THE TASK |
Count the lines in the listing below that contain the string "armco", and reply with only the number.

A run of records

=====

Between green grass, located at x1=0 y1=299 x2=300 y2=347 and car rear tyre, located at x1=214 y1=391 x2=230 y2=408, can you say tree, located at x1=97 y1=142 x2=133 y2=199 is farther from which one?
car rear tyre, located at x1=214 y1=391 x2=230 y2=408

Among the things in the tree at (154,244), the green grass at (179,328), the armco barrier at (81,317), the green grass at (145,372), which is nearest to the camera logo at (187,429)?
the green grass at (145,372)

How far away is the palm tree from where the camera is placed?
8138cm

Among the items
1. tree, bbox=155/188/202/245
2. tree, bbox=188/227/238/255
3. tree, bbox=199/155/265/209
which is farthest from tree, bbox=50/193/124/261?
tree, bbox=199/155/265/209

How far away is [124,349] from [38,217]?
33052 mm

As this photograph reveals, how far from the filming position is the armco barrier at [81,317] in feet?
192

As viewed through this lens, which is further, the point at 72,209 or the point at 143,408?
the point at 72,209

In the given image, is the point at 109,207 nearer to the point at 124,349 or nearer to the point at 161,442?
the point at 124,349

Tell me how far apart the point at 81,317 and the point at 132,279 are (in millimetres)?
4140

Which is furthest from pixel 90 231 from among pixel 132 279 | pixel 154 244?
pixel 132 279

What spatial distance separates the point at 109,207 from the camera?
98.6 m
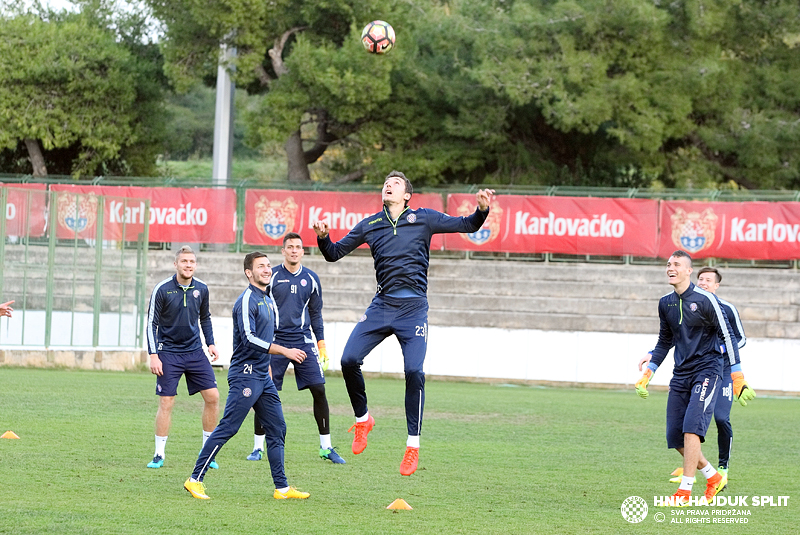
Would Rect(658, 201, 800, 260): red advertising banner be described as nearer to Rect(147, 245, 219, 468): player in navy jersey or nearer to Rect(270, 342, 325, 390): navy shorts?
Rect(270, 342, 325, 390): navy shorts

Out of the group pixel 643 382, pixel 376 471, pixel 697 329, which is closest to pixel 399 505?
pixel 376 471

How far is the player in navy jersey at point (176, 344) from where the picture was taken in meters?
10.0

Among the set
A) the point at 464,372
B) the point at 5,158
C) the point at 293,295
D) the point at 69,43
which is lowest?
the point at 464,372

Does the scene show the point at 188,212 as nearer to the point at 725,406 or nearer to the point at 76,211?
the point at 76,211

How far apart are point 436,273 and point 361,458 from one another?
16.4 meters

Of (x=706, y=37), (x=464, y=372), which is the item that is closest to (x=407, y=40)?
(x=706, y=37)

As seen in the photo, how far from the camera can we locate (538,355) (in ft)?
77.2

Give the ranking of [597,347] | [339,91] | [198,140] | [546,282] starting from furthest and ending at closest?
[198,140] → [339,91] → [546,282] → [597,347]

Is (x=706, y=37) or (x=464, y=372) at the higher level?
(x=706, y=37)

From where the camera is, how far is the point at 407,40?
3309cm

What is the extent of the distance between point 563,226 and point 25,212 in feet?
43.1

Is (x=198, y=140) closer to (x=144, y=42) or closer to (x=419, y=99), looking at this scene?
(x=144, y=42)

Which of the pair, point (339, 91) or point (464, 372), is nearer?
point (464, 372)

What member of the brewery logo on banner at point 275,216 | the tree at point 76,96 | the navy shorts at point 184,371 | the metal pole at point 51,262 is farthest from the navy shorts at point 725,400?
the tree at point 76,96
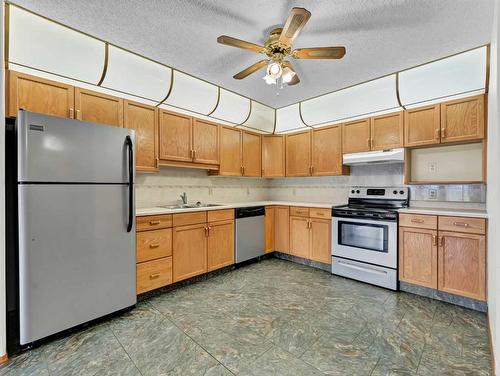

=====

RESPONSE TO THE TASK |
2